Spatial question records:
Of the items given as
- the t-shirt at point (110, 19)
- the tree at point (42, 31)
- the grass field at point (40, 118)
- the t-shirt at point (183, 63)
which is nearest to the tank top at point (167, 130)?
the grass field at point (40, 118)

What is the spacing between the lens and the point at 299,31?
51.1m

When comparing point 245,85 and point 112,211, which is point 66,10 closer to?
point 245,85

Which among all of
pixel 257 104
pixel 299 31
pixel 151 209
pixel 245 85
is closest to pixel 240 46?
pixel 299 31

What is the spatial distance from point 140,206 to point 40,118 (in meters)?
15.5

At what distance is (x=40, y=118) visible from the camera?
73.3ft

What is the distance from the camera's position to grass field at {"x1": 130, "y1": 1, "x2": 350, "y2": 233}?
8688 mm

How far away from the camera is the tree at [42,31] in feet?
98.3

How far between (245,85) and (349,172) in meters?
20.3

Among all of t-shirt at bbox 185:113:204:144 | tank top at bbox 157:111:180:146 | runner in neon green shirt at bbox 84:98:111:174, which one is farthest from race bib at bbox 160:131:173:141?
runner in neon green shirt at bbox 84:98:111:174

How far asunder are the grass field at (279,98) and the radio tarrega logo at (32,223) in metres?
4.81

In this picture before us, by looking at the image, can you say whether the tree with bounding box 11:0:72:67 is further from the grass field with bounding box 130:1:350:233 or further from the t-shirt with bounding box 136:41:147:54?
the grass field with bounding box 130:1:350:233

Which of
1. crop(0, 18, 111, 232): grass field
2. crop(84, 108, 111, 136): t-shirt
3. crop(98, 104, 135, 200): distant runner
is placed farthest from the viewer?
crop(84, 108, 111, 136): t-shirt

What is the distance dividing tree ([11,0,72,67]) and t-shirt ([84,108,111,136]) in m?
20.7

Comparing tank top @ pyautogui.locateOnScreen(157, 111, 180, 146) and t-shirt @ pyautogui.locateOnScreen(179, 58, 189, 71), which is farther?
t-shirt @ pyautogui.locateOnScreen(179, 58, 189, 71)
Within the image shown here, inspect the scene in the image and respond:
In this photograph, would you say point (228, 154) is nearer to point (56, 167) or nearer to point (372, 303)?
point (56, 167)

• [Set task]
Extract the listing in its entirety, matching it exactly.

• [Response below]
Of the items given as
- the t-shirt at point (110, 19)
- the tree at point (42, 31)
- the grass field at point (40, 118)
- the t-shirt at point (183, 63)
which is nearest to the tank top at point (167, 130)?
the grass field at point (40, 118)

What is the spacing between the lens and the point at 299,31?
51.1m

When comparing point 245,85 and point 112,211, which is point 66,10 closer to?
point 245,85

Which among all of
pixel 257 104
pixel 299 31
pixel 151 209
pixel 245 85
is closest to pixel 240 46?
pixel 299 31

What is the spatial distance from point 140,206 to point 40,118 (in meters)?
15.5

At what distance is (x=40, y=118) visible from the camera?
73.3ft

What is the distance from the camera's position to grass field at {"x1": 130, "y1": 1, "x2": 350, "y2": 233}?
8688 mm

How far away from the camera is the tree at [42,31] in feet?
98.3

How far between (245,85) and (349,172) in meters?
20.3

Among all of t-shirt at bbox 185:113:204:144 | tank top at bbox 157:111:180:146 | runner in neon green shirt at bbox 84:98:111:174, which one is farthest from race bib at bbox 160:131:173:141?
runner in neon green shirt at bbox 84:98:111:174

How far asunder are the grass field at (279,98) and the radio tarrega logo at (32,223) in metres?
4.81

In this picture before us, by looking at the image, can you say whether the tree with bounding box 11:0:72:67 is further from the grass field with bounding box 130:1:350:233 or further from the t-shirt with bounding box 136:41:147:54?
the grass field with bounding box 130:1:350:233

Which of
1. crop(0, 18, 111, 232): grass field
2. crop(84, 108, 111, 136): t-shirt
3. crop(98, 104, 135, 200): distant runner
is placed farthest from the viewer?
crop(84, 108, 111, 136): t-shirt

What is the distance dividing tree ([11,0,72,67]) and t-shirt ([84,108,111,136]) in m?
20.7

Comparing tank top @ pyautogui.locateOnScreen(157, 111, 180, 146) and t-shirt @ pyautogui.locateOnScreen(179, 58, 189, 71), which is farther?
t-shirt @ pyautogui.locateOnScreen(179, 58, 189, 71)
Within the image shown here, inspect the scene in the image and respond:
In this photograph, would you say point (228, 154) is nearer to point (56, 167) or nearer to point (372, 303)?
point (56, 167)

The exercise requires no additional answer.